_BAGIAN DOKUMEN:_
Harga minyak mentah dunia tembus di atas US$ 90 per barel pada perdagangan Jumat (4/2) waktu Indonesia. Kenaikan harga pada level tersebut merupakan yang pertama kali sejak Oktober 2014. Lonjakan harga dipicu menyusul kekhwatiran pasokan dan faktor cuaca di Amerika Serikat.
Berdasarkan data Bloomberg per pukul 08.48 WIB, harga minyak jenis Brent untuk kontrak pengiriman April 2022 naik 0,38% ke level US$ 91.46 per barel.
Sedangkan harga minyak jenis West Texas Intermediate (WTI) untuk kontrak pengiriman Maret 2022 naik 0,49% ke level US$ 90.71 per barel.

Baris data:

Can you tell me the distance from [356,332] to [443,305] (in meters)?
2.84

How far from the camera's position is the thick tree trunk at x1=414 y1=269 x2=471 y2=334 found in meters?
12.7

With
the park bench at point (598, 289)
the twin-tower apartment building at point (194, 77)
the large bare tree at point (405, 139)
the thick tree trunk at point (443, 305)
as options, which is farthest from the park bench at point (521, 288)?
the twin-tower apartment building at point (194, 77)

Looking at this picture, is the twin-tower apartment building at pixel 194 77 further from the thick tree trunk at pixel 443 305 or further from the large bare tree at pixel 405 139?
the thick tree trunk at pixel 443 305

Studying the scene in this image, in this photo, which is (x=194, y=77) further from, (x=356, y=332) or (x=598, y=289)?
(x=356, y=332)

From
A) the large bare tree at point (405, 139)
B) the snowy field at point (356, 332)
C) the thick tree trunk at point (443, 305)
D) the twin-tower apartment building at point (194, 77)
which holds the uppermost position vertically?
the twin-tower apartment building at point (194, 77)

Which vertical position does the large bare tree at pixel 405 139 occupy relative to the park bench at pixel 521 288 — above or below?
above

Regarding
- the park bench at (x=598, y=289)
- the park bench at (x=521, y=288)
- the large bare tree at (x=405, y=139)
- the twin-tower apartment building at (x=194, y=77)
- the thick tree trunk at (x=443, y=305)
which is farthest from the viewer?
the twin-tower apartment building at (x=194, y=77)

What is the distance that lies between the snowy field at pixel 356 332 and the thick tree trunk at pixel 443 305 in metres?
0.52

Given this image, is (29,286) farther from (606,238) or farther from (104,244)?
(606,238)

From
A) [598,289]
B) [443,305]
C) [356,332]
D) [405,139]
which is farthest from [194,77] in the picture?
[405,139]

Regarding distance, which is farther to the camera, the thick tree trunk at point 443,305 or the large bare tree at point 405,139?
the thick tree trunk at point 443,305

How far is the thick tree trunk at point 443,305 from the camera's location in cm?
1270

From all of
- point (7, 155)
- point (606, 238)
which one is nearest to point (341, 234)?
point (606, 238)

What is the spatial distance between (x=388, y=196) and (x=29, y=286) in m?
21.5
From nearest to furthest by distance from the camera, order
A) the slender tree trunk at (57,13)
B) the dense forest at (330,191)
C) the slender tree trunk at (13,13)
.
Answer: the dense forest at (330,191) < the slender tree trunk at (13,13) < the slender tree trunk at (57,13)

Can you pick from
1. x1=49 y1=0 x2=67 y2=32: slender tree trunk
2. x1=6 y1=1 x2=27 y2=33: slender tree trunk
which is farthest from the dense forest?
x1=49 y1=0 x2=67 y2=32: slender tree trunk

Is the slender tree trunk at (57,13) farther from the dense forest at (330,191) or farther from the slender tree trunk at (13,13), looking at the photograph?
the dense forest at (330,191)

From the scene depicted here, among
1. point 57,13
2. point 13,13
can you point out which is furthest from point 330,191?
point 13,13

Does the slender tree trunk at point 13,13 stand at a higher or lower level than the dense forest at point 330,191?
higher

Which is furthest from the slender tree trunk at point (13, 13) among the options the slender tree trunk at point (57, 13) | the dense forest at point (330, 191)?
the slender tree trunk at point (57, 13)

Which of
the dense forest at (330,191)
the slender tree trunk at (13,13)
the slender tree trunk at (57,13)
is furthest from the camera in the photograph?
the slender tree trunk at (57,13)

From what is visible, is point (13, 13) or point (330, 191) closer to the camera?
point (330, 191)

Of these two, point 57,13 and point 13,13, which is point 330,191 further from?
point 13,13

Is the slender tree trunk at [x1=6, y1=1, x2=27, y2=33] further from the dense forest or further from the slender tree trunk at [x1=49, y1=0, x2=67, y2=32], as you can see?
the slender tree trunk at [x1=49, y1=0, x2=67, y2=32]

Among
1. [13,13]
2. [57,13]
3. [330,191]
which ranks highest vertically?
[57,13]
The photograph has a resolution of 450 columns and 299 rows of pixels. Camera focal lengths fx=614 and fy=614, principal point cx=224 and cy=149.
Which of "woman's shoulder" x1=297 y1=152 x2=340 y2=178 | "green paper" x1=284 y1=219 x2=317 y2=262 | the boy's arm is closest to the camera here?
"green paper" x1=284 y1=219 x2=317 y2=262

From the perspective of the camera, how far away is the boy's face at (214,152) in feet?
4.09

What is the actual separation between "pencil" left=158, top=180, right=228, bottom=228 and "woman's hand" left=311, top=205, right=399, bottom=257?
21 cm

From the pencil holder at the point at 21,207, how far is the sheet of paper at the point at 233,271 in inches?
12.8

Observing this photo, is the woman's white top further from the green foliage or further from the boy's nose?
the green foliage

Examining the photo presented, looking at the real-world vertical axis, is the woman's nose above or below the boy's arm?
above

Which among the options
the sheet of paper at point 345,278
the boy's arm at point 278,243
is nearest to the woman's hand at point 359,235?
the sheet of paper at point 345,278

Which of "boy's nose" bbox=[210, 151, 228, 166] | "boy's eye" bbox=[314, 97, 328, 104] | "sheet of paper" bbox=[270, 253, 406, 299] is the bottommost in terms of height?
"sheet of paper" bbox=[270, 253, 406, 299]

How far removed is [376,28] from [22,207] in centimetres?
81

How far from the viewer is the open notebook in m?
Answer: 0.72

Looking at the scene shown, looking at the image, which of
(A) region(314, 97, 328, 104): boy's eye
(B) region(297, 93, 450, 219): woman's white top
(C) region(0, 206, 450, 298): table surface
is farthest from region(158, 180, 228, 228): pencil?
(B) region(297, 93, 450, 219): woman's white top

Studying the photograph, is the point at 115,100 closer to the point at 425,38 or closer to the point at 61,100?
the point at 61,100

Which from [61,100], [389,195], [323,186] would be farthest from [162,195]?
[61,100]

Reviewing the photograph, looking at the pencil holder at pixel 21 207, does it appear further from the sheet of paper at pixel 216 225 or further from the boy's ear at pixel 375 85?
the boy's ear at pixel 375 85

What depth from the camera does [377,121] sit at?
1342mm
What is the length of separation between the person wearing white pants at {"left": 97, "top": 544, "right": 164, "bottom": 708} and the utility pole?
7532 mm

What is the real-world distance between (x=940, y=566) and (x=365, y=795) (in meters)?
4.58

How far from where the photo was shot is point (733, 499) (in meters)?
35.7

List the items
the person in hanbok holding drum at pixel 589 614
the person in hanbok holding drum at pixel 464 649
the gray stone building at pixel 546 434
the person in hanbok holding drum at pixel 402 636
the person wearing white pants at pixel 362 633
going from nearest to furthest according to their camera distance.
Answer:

_PETUNJUK PENGERJAAN:_
A. Ubahlah paragraf dalam teks tentang harga minyak yang diawali "Harga minyak mentah dunia tembus" menjadi daftar singkat yang tetap memuat fakta utamanya.
B. Menurut teks tentang harga minyak, berapa persen kenaikan harga minyak jenis Brent untuk kontrak pengiriman April 2022?
C. Lanjutkan teks tentang harga minyak dunia, dimulai setelah kalimat terakhirnya.
Entri di atas berasal dari sumber lain.

_JAWABAN TUGAS:_
A.
- Harga minyak mentah dunia naik di atas US$ 90 per barel pada perdagangan Jumat (4/2) waktu Indonesia.
- Ini pertama kalinya harga mencapai level tersebut sejak Oktober 2014.
- Kenaikan dipicu kekhawatiran pasokan dan faktor cuaca di Amerika Serikat.

B. Harga minyak Brent untuk kontrak pengiriman April 2022 naik 0,38%.

C.
Para analis mengaitkan kenaikan harga minyak dengan meningkatnya kekhawatiran terhadap cuaca dingin berkepanjangan yang dapat mengganggu produksi di Texas, Amerika Serikat. Kondisi ini akan memperparah ketatnya pasar minyak dunia karena pasokan bisa terganggu.
Selain itu, ketegangan antara Rusia dan Barat atas sikap agresif Rusia terhadap Ukraina juga turut membuat pasar bergejolak.
Amerika Serikat pun memperingatkan bahwa Rusia berencana menggunakan serangan bertahap sebagai pembenaran dalam menyerang Ukraina.
Sementara, Presiden Rusia Vladimir Putin menyalahkan aliansi pakta pertahanan Atlantik Utara (NATO) dan Barat atas meningkatnya ketegangan tersebut, bahkan saat ia telah memindahkan ribuan tentara ke dekat perbatasan Ukraina.
"Ketegangan di sekitar konflik Ukraina memberikan dukungan terhadap kenaikan harga minyak, dan kami memiliki permintaan global yang meningkat," kata Director of market research at Tradition Energy, Gary Cunningham dikutip dari Reuters, Jumat (5/2).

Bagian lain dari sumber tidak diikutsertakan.